In 1986 this laboratory reported (Science 232:738-743) that transgenic tobacco plants that express a gene encoding the capsid protein (CP) of tobacco mosaic virus (TMV) are substantially protected against infection by TMV. This type of resistance, "coat-protein mediated resistance (CP-MR)", has been used to develop resistance against many different types of viruses in a number of types of plants. Although the successes of CP-MR are well known, and advanced stages of testing and evaluation of transgenic plant lines are in progress, the cellular and molecular mechanisms of resistance are not yet known. The system best-suited for in-depth study is TMV and transgenic tobacco and tomato plants. Published information of the crystal structure of TMV-CP and x-ray fiber diffraction studies of TMV will be used to create mutant proteins to investigate the role of protein structure, protein:protein, and protein:RNA interactions on CP-MR. The effects of wild-type and mutant CPs on virus uncoating, establishment of infection, and local and systemic spread of virus in transgenic plants and synchronously infected protoplasts will be determined. To study early events in virus uncoating in CP-MR an epitope-tagging approach will be taken to follow virus disassembly and protein exchange reactions. To monitor localized spread of the infection in CP-MR, virus replication will be followed in real time by imaging and recording the expression of a luciferase gene that has been incorporated into the virus. To explore the role that expression of the TMV-CP gene in specific cell types has on resistance, transgenic plant lines will be developed that express the CP gene under control of inducible, tightly regulated promoters. Promoters controlled by wounding or added reagents and promoters expressed specifically in epidermal and vascular xylem cells, vascular phloem cells, and in chloroplast containing cells will be used singly or in combination to examine the role of CP in various aspects of virus infection and disease development. Interfacing structural chemistry, protein modeling, molecular genetics, cell biology, and virology as described here represents a novel approach to studies of viral pathogenesis. It will also lead to better understanding of CP-MR and further develop transgenic resistance for use in food production to decrease the often severe virus infections that limit food availability and exacerbate hunger in many parts of the world.

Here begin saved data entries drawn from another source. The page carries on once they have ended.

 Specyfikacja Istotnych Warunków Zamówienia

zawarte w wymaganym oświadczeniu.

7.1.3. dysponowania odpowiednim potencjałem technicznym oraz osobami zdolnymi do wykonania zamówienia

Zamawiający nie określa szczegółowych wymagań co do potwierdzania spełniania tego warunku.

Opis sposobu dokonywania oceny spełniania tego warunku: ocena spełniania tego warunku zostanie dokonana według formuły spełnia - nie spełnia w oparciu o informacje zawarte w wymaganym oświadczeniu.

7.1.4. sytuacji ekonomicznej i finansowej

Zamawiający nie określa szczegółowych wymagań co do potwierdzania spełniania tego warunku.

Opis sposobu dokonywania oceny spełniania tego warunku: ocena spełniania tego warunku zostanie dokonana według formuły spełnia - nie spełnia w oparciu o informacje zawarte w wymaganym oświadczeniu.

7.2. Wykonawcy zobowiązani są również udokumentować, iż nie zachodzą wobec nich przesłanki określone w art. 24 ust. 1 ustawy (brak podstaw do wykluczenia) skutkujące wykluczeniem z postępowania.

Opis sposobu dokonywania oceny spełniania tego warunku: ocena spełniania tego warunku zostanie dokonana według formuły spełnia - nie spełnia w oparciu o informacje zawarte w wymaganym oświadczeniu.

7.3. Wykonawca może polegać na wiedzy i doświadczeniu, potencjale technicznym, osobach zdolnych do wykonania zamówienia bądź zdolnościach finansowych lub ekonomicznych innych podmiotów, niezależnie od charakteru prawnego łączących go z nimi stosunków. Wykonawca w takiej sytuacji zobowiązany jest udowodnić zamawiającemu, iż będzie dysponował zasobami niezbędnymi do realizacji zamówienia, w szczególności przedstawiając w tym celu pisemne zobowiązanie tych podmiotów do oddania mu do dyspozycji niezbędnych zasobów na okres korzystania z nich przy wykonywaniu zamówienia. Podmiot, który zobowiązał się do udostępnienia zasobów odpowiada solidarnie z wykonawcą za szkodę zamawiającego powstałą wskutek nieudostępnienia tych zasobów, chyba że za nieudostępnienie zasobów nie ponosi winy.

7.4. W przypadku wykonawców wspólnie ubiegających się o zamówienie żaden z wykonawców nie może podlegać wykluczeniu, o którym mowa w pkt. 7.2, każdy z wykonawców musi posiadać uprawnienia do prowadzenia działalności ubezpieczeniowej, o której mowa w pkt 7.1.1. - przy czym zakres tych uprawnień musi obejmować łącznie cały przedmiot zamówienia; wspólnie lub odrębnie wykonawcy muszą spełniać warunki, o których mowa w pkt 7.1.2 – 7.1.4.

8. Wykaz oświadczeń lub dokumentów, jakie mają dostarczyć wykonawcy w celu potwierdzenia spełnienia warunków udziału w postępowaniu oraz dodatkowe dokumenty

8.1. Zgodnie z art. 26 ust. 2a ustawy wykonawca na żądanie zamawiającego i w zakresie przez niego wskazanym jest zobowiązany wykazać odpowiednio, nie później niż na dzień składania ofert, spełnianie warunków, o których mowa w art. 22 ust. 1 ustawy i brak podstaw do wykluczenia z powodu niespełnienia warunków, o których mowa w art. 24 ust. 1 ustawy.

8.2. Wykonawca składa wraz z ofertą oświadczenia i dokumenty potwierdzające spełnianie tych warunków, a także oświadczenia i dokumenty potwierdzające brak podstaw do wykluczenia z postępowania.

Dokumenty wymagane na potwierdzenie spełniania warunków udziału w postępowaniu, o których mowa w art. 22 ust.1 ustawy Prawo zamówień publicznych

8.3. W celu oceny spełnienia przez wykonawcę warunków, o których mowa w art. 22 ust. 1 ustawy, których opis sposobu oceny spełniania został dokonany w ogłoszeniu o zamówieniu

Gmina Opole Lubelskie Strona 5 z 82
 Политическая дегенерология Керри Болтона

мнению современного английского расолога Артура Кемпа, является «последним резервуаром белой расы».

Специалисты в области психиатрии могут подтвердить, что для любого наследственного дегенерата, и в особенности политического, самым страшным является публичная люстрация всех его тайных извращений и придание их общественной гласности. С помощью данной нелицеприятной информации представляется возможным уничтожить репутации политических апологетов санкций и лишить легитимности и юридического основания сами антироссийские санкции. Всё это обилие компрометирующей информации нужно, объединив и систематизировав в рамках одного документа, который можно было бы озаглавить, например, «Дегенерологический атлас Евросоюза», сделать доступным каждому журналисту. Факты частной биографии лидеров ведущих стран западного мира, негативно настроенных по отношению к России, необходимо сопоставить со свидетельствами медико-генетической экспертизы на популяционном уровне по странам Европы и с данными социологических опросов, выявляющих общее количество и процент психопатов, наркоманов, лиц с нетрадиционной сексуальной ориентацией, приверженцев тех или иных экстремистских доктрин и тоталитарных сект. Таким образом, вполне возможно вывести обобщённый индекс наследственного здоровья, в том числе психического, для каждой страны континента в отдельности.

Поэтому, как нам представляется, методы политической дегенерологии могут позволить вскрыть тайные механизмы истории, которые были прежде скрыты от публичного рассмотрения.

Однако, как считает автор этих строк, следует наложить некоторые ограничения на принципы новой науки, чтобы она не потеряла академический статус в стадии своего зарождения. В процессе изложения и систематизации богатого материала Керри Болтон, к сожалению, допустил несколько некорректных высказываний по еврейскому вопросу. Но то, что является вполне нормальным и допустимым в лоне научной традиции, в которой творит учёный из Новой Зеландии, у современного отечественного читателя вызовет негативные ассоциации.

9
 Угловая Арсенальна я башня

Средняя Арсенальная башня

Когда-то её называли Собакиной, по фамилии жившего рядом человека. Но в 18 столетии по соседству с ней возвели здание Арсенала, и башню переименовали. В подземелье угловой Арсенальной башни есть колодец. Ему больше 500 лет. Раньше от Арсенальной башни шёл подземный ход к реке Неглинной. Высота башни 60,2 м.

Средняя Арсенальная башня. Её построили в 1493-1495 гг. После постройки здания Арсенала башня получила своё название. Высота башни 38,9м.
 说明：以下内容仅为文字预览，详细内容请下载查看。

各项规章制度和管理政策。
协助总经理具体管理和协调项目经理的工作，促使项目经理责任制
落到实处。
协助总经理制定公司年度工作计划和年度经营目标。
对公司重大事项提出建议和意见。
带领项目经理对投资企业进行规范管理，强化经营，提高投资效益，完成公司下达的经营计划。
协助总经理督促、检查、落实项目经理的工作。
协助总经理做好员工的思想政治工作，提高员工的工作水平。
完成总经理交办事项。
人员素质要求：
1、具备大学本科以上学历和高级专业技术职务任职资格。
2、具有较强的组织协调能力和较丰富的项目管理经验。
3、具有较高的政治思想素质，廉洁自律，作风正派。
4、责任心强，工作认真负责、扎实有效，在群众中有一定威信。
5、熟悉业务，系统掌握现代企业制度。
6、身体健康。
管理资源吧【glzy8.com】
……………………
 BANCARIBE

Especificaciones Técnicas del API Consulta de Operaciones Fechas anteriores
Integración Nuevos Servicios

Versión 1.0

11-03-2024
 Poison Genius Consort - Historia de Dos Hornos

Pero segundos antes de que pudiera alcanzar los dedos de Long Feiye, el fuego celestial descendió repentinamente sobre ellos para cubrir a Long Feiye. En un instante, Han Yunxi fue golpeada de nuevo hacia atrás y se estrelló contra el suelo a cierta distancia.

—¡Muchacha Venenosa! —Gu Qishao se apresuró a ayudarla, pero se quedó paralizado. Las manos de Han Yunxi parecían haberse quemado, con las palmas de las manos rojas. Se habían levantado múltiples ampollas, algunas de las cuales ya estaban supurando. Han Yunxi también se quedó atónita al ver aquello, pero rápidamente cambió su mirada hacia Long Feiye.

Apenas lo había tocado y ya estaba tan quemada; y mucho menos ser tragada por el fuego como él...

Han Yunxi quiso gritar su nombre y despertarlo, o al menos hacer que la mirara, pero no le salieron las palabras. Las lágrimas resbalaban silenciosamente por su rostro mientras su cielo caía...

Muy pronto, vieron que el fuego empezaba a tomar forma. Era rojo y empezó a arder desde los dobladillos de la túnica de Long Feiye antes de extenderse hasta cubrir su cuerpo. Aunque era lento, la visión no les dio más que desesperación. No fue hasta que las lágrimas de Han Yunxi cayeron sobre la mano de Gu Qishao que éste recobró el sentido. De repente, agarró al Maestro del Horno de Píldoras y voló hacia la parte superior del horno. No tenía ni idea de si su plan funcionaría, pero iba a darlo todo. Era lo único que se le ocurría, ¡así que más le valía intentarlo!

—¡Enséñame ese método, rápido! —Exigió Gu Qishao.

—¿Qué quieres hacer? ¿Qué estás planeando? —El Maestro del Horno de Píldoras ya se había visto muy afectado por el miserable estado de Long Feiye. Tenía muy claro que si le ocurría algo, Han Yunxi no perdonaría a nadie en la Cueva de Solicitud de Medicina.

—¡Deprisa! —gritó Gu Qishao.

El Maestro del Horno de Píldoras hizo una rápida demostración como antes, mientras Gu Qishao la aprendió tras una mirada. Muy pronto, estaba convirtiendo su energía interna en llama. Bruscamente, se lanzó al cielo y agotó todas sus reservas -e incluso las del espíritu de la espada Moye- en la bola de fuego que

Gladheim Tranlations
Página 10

1986年，该实验室报告(Science 232：738-743)转基因 表达编码烟草衣壳蛋白(CP)基因的烟草 烟草花叶病毒(TMV)实质上是通过 烟草花叶病毒。这种抗性称为“外壳蛋白介导的抗性(CP-MR)”， 已经被用来对许多不同类型的病毒产生抵抗力 在许多类型的植物中。尽管CP-MR的成功之处在于 转基因植物检测和评估的已知和高级阶段 品系研究进展，抗性的细胞和分子机制 还不为人所知。 最适合深入研究的系统是烟草花叶病毒和转基因烟草以及 番茄植株。已发表的TMV-CP晶体结构信息 而烟草花叶病毒的x射线纤维衍射研究将被用于创造突变体 蛋白质研究蛋白质结构的作用，蛋白质：蛋白质，和 蛋白质：CP-MR上的RNA相互作用野生型和突变型CPS的作用 关于病毒的脱壳，感染的建立，以及局部和系统的 病毒在转基因植物和同步感染原生质体中的传播 将会被确定。 CP-MR An表位标记法研究病毒脱壳的早期事件 将采取方法来跟踪病毒的分解和蛋白质交换 反应。监测CP-MR病毒感染的局部传播 复制之后将实时成像和记录 已经整合到病毒中的荧光素酶基因的表达。 探讨TMV-CP基因在特定细胞中表达的作用 没有抗性的类型，将开发出转基因植物系 在可诱导的、严格调控的控制下表达CP基因 推动者。受伤害或添加试剂控制的启动子和 启动子在表皮和维管木质部细胞中特异表达， 维管束韧皮部细胞，以及在叶绿体中含有的细胞都会用到 单独或组合研究CP在不同方面的作用 病毒感染和疾病发展。 界面结构化学、蛋白质建模、分子遗传学、 这里描述的细胞生物学和病毒学代表了一种新的方法 病毒致病机制的研究。这也将带来更好的理解 CP-MR和进一步发展转基因抗性在食品中的应用 生产以减少通常严重的限制食物的病毒感染 在世界许多地区，粮食供应不足并加剧了饥饿。